One of the topics that I would be teaching if I were in
Mexico right now is ethos, or credibility. When a speaker starts talking, we
are making a decision whether or not that person is trustworthy. We take
everything into account including body language and the person’s past. If we
don’t know anything about the speaker, we make snap decisions based on
appearance, accent, eye contact, opening words, even the volume and modulation
of their voice. As we settle in, we are checking what the speaker says against
what we already know. Once we decide that a person is trustworthy, we are open
to the new things they throw at us. Otherwise we shut them out.
In these days of election in both Canada and the US, we are
well aware how political candidates manipulate ethos. But we do this with
preachers in our churches, too. Do they sound like they fit the profile we know
we can trust? We’re listening for certain key phrases so we can judge whether
to stay open or not. What I find frustrating as I get older is that more people
I thought I could trust also say
things I don’t agree with, and people I’ve written off start saying some things that make sense to me now. I
just can’t trust the stereotypes anymore.
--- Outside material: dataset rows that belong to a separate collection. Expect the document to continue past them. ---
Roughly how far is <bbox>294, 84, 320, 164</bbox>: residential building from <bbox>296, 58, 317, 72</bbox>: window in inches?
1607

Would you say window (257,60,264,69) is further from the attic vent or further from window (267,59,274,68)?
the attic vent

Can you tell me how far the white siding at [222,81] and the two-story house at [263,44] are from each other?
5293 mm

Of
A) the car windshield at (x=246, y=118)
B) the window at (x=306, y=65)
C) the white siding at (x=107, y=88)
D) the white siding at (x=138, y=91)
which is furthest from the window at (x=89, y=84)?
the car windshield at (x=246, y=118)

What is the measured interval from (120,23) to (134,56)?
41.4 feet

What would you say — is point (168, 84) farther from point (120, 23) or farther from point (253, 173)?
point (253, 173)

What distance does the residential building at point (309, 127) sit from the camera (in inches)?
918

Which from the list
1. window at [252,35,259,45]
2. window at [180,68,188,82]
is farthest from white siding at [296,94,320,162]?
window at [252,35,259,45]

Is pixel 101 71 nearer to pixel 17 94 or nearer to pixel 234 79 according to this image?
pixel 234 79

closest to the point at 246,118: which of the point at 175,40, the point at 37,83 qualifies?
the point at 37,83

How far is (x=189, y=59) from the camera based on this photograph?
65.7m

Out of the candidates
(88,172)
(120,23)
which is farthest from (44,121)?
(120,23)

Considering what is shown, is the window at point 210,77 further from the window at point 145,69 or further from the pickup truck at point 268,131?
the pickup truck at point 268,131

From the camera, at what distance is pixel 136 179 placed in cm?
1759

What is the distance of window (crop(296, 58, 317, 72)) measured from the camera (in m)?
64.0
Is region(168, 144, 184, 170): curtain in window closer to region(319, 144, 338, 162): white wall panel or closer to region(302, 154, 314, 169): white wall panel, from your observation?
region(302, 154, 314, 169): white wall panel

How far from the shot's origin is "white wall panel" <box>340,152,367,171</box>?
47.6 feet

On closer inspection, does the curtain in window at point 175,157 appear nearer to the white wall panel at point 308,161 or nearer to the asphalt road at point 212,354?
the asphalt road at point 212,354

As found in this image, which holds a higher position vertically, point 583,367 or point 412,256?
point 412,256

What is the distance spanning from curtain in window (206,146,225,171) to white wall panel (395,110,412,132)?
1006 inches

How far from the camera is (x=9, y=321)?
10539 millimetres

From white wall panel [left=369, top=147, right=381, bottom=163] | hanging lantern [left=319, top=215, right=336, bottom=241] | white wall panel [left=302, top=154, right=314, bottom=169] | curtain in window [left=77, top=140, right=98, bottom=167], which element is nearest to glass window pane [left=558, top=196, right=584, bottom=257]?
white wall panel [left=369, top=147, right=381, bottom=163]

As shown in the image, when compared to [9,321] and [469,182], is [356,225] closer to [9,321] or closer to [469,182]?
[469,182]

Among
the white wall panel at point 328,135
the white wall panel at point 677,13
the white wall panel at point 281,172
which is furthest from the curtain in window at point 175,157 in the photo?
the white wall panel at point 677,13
I can’t go into conversations predicting the outcome. I find I have to
sift the content more and not buy all of it wholesale. Checking ethos is more
complicated—more work. Sigh.
In this last month, I have been going to my home church but
also listening to a good sermon series at another church that I occasionally
attend, a church in the same denomination, just down the road, that helped
start my church. The series is called Bible Study, taught by a guy named Mike.
It tackles the ways that the Bible, a divine book that teaches salvation
through the death and resurrection of Jesus, is also a human book narrated by
people in specific historical contexts (Your antennae are already going up; I
can see them). So they tell the stories from perspectives that made sense
thousands of years ago but might not be strictly “accurate” today. They
describe the world in terms of domes and storehouses in the sky and pillars and
waters under the earth (not scientifically accurate terms). They change the
chronology of events in different narratives depending on their focus, and
their numbers and names don’t always match up. Mike even says that Jericho
during the time depicted in Joshua
might not have had walls. No walls? He
goes on to say that anyone listening is totally free to disagree with what he
says, that’s not a problem. Whew. Because although most of what he says makes sense to me, not all of it does. (I’ve got to check out those walls.) And there are
other things Mike says that I heartily disagree with. He doesn’t believe in
missionary calling. At all. No missionarying other than what happens right at
home.
But what he is saying about the Bible being a divine-human
book (like Jesus was a divine-human man) is a relief, and I like this series
and have recommended it because I have noticed details in the Bible that could be called
inconsistencies when read in a modernist style, and I don’t want these details to undermine anyone’s faith in the Bible as
God’s Word. So in terms of ethos, Mike is a mix and, what I’m discovering
is, most of us are.
Meanwhile, down the road, the preaching at my home church is
very different. It claims that if you don’t believe in literal 24 hour days
during creation, your faith is suspect. You could be in danger of losing your
salvation. These are drastically different kinds of preaching going on in
sister churches next door to one another, and I’m connected to both and respect
both and agree with parts and disagree with parts of what each one teaches.
Their ethos is a tangled mix.
My guess is that this scenario is only going to get more complicated
as I get older, and that what God wants is for me to listen to my brothers and
sisters and think and make the best decisions I can and respect others as
they do the same. This is called critical thinking, and it’s what I would be
teaching at school, if I were there. We have been good at shutting other people
out as soon as they say something we disagree with as if listening were
dangerous. With this philosophy we are going to end up with a very small group
of people we can talk to, and I don’t think this is how God’s kingdom works. I
think it grows, and we grow, rightly dividing the word of truth.